Lead Research Organisation: University of Strathclyde
Department Name: Computer and Information Sciences

Abstract

Abstracts are not currently available in GtR for all funded research. This is normally because the abstract was not required at the time of proposal submission, but may be because it included sensitive information such as personal details.
 
Description Cumulative Revelations in Personal Data is a difficult and challenging research area due to the often sensitive nature of the data involved. This required the project to develop new methods to probe how people share data, along with new tools to raise awareness and provide training to end-users on how to identify and protect their personal data (through improved online sharing behaviors) and, by proxy, protect their employer or organization.

New methodologies for analyzing and understanding personal data narratives were developed to advance our understanding of everyday (and often mundane) data by exploring people's seemingly innocuous digital traces (evidenced by a series of studies involving persona-based inquiry). These techniques are applicable to a wide range of privacy and security based investigations that focus on human factors from a personal perspective. Adopting such techniques resulted in new insights into how people perceive and manage their data.

Data records

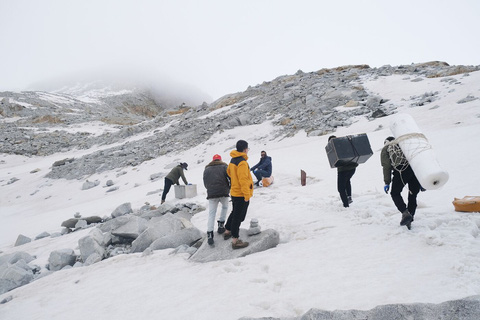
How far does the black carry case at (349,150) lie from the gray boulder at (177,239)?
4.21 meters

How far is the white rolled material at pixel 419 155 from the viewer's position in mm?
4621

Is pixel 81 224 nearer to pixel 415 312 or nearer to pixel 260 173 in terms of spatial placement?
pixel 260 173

==

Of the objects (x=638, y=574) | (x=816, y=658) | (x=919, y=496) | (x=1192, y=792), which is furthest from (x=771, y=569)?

Explore the material
a – In the project summary on personal data, translate this sentence into Spanish: "These techniques are applicable to a wide range of privacy and security based investigations that focus on human factors from a personal perspective."
b – Turn the paragraph of the project summary on personal data that begins "New methodologies for analyzing" into a short bulleted list that keeps its main facts.
c – Write a continuation of the project summary on personal data, starting right after its last sentence.

Answers to the tasks
a – Estas técnicas son aplicables a una amplia gama de investigaciones sobre privacidad y seguridad centradas en los factores humanos desde una perspectiva personal.

b –
- New methods were developed to analyze and understand personal data narratives.
- They looked at everyday, seemingly harmless digital traces through a series of persona-based studies.
- The methods can be used in many privacy and security investigations that focus on human factors from a personal view.
- Using them gave new insights into how people see and manage their data.

c –
Training tools were developed based on persona-based narrative methods -- where participants, stakeholders and end-users, engaged with scenarios tailored to raise awareness regarding personal data privacy and security. The tools highlighted to users how cumulative revelations can arise via small pieces of data innocently shared online, which when taken together, can have serious (negative) consequences. The tools used constructed personas ("Alex Smith" and "Taylor Addison") as the subject of interest, where participants were asked to explore and inspect their online profiles, posts, friends, etc., and to look for relationships between posts that led to cumulative revelations (posts that together reveal more than intended about the individual). Over 400 people participated in our user studies with findings indicating significantly higher awareness of risks, as well as a desire from participants to engage in more secure information practices.

A series of demonstrators and tools were publicly released via our website/github that will enable researchers to build upon our research, and the training tools that we developed. In addition the datasets from all studies from exploratory interviews on conceptions of personal data and participatory design sessions used to develop the tools through to the data collected from user engagement with the tools themselves was released to facilitate further research.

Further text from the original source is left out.